TASK A: In the biographical text, condense the paragraph beginning "A former prosecutor" into a short bulleted list that keeps its main facts.
TASK B: Carry the biographical text forward from its final sentence.

TEXT UNDER STUDY:

-- -- --

Anne Shenberger, MSS, LSW, is strategic director of Court Appointed Special Advocates (CASA)/Youth Advocates Inc., after serving as the executive director for eight years. She also maintains a private consulting practice focusing on litigation involving the child welfare and juvenile justice systems. Prior to joining CASA, she was the president and CEO of Philadelphia Safe and Sound, a private nonprofit agency charged with administering the City of Philadelphia’s afterschool and youth violence prevention programs. Before Safe and Sound, Ms. Shenberger served for twenty years as the southeast regional director of Pennsylvania’s Office of Children, Youth and Families. In that role, she was responsible for the investigation of allegations of child abuse in foster and adoptive homes, group homes, residential facilities and day care centers. With a master’s degree in social work from Bryn Mawr College, she is a licensed social worker in Pennsylvania. Ms. Shenberger serves on the dean’s advisory board of the Bryn Mawr College Graduate School of Social Work and Social Research.
A former prosecutor, Mr. Spinelli was a founding partner of the law firm of Kelley Jasons McGowan Spinelli Hanna & Reber, with offices in five cities. Mr. Spinelli specialized in representing companies and insurance carriers involved in mass tort litigation. He has extensive experience in overall claims management in hundreds of thousands of claims nationwide and appeared in numerous state and federal courts throughout the country. In addition to organizing and participating in numerous legal seminars on mass tort litigation across the country, Mr. Spinelli has lectured on medico-legal issues at the Thomas Jefferson University School of Medicine and Temple University.

-- -- --

[Recorded data]
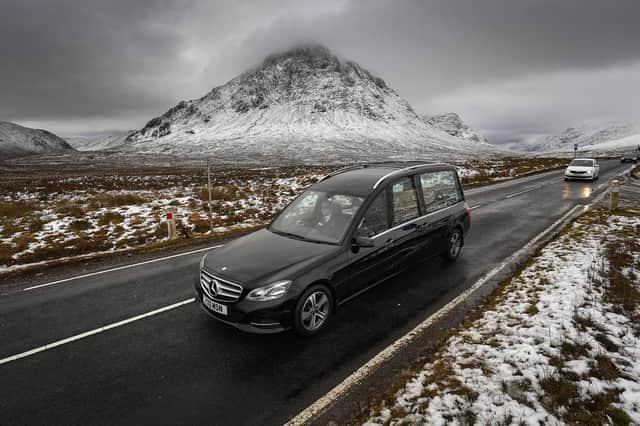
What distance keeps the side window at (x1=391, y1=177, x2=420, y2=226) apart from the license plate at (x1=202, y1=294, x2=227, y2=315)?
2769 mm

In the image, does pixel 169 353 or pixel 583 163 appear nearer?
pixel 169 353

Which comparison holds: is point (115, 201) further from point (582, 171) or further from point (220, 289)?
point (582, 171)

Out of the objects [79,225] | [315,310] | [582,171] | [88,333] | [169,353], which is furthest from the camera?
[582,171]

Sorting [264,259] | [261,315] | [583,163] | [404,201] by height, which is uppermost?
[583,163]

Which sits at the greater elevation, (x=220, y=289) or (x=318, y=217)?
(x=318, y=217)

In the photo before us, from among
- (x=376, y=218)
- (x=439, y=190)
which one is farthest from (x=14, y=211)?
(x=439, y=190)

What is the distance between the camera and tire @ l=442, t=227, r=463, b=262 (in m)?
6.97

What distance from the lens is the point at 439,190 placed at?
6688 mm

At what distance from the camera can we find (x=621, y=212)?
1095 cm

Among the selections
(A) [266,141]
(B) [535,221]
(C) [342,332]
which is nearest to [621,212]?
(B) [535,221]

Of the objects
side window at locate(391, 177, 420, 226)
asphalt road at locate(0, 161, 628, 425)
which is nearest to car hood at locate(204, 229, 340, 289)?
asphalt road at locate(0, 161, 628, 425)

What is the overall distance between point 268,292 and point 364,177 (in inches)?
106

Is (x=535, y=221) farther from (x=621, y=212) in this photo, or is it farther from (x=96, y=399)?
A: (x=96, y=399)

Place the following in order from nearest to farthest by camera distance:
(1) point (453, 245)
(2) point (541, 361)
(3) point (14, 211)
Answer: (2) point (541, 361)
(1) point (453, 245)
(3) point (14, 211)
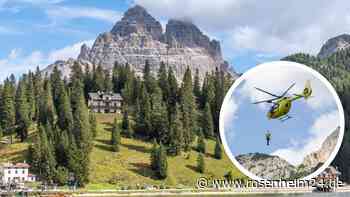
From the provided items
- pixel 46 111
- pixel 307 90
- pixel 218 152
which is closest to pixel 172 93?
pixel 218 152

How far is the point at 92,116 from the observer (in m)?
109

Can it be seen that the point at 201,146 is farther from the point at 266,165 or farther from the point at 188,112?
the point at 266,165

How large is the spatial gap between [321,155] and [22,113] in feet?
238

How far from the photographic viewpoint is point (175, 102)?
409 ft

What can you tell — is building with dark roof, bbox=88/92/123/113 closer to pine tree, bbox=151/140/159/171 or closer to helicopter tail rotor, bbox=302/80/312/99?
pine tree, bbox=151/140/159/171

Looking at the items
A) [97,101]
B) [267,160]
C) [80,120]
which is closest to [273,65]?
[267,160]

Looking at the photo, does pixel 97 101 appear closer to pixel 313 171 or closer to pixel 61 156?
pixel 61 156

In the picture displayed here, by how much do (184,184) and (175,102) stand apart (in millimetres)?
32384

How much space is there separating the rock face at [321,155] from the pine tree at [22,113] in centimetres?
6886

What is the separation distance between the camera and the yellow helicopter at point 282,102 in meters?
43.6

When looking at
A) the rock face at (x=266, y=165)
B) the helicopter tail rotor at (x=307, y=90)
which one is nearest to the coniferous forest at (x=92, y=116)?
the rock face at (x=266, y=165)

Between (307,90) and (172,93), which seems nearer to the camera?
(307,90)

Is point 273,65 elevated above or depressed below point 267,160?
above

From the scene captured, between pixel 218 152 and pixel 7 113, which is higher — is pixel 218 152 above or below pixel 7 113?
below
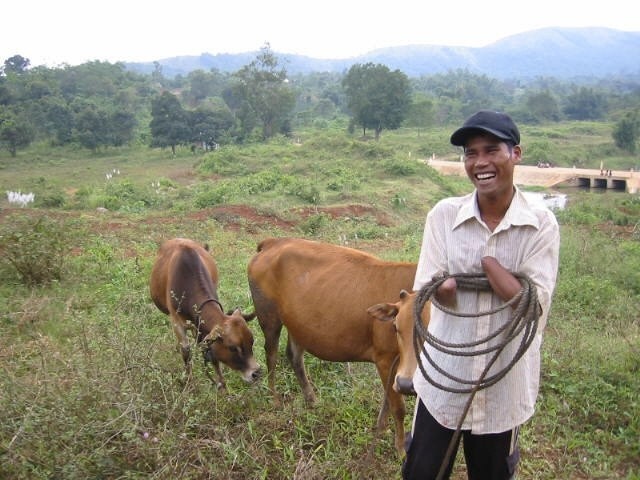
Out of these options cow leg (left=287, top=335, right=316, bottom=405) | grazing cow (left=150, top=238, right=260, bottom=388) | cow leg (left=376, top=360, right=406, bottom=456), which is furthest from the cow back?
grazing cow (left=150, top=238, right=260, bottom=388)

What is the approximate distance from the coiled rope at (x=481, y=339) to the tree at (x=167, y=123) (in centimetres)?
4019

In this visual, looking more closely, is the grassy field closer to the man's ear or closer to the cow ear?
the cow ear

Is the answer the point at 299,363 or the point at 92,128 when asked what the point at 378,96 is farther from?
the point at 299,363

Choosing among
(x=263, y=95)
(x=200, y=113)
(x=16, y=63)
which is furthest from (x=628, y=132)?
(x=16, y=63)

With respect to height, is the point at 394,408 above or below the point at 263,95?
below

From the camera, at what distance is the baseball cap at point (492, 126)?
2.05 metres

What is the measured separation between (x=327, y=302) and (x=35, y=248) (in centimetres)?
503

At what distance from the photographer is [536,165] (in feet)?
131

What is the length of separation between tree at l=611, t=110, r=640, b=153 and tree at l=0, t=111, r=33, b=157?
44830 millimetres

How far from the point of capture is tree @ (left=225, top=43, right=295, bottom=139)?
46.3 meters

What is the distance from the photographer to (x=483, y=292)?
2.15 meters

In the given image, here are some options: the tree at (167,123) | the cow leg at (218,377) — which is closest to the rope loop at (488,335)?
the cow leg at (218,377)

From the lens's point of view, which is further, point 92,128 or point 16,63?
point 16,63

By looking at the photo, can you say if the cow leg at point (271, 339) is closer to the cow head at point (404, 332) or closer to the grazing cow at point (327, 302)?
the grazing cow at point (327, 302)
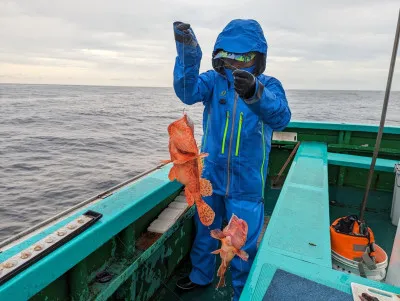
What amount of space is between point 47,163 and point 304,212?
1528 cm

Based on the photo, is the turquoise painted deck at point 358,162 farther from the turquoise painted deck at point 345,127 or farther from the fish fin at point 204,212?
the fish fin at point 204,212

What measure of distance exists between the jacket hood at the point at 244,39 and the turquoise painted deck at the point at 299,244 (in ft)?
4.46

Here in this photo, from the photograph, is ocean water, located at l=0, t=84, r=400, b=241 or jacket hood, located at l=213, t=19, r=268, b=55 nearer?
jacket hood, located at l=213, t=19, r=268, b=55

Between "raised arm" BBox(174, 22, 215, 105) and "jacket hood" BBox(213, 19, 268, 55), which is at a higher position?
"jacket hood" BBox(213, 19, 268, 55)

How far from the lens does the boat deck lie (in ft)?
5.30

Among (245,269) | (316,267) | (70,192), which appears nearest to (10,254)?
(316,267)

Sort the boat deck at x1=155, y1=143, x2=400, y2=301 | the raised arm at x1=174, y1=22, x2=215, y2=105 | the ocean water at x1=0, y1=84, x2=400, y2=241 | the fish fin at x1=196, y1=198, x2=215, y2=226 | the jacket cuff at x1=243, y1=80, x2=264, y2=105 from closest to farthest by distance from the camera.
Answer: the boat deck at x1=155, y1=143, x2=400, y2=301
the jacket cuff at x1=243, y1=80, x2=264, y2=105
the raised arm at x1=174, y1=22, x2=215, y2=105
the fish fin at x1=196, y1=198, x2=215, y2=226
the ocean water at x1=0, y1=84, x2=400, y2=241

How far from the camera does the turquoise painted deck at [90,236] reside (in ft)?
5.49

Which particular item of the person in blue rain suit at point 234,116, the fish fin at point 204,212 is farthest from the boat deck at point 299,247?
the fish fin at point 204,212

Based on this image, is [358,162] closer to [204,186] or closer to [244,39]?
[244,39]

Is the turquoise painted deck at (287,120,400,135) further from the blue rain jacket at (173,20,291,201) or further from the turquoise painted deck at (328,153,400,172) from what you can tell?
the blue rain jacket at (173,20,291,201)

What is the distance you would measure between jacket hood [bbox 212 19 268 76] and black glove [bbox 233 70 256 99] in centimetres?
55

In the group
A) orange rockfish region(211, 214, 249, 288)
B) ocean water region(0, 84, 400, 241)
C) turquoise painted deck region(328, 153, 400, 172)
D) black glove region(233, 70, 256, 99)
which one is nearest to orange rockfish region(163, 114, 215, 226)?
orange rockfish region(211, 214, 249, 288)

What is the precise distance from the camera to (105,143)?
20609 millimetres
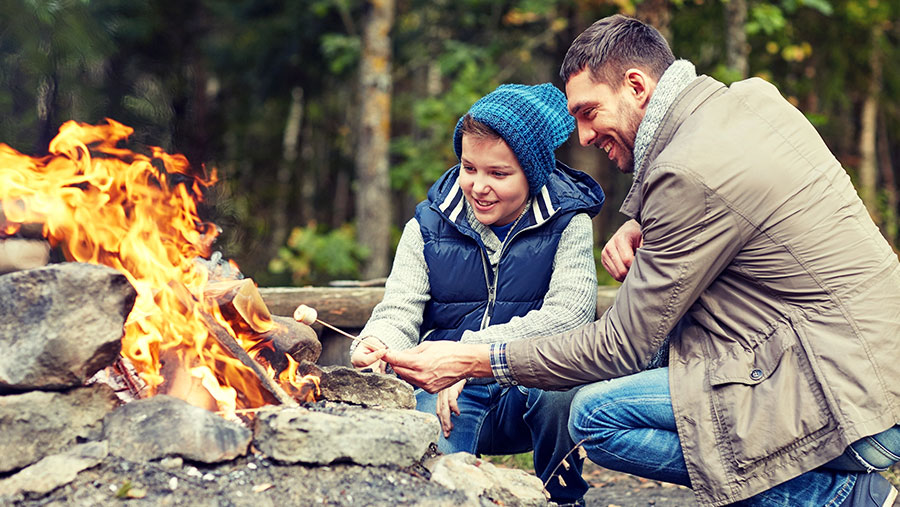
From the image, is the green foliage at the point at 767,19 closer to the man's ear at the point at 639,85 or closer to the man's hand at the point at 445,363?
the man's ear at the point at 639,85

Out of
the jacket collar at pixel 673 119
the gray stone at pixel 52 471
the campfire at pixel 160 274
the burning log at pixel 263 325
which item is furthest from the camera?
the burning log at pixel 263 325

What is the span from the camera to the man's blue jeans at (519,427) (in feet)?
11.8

-- -- --

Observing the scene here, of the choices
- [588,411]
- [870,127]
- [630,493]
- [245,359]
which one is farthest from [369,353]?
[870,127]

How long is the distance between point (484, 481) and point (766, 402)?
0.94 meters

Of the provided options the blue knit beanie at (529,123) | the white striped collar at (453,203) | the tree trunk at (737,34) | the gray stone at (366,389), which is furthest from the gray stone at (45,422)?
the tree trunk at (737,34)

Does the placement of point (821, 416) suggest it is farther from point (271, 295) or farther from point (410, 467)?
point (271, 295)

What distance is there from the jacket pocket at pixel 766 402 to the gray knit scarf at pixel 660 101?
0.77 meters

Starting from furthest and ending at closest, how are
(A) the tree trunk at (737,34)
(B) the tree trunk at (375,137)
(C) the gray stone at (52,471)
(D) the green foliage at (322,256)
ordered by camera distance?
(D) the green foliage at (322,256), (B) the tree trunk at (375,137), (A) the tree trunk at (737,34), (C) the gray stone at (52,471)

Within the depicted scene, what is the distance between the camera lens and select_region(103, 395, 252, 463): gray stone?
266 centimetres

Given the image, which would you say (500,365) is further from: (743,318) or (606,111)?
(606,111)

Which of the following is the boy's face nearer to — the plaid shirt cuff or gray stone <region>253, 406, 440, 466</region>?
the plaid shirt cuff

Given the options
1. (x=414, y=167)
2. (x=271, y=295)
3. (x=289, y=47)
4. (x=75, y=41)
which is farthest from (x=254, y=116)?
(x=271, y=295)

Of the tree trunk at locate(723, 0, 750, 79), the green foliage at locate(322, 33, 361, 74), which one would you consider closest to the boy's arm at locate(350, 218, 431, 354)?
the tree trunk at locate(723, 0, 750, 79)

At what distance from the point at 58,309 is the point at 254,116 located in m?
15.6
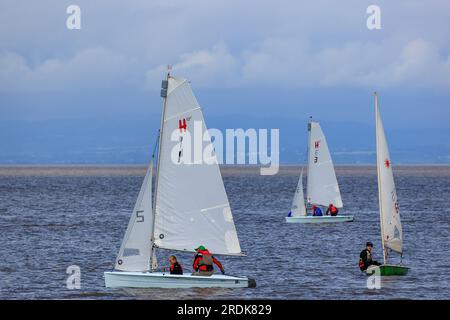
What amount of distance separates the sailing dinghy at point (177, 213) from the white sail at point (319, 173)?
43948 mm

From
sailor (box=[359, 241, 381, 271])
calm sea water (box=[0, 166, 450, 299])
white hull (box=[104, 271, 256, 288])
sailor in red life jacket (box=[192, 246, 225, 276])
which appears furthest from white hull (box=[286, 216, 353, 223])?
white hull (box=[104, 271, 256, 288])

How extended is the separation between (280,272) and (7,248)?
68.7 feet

-- -- --

TASK OUTPUT A:
- Mr. Spinelli is a former prosecutor.
- He was a founding partner of Kelley Jasons McGowan Spinelli Hanna & Reber, a law firm with offices in five cities.
- He specialized in representing companies and insurance carriers in mass tort litigation.
- He has extensive experience managing hundreds of thousands of claims nationwide and has appeared in many state and federal courts across the country.
- He has organized and taken part in many legal seminars on mass tort litigation across the country.
- He has lectured on medico-legal issues at Thomas Jefferson University School of Medicine and Temple University.

TASK OUTPUT B:
A graduate of the University of Pennsylvania Law School, Mr. Toczydlowski clerked for Philadelphia’s President Judge, and then joined the Philadelphia District Attorney’s Office where he served for over thirty years as a trial prosecutor and supervisor. During that time he was also detailed to the U.S Attorney’s Office as a Special Assistant U.S. Attorney. Mr. Toczydlowski has served as a consultant to and speaker for the U.S. Department of Justice, the Bureau of Justice Assistance, the National Institute of Justice, and the American Prosecutors Research Institute. He has taught as an Adjunct Professor in criminal justice at the Community College of Philadelphia and Drexel University. He is a retired Colonel (06) of the U.S. Army Reserve Judge Advocate Corps, with more than 30 years of service. He was the founding director of the Archdiocese of Philadelphia Office of Investigations and held that position for seven years.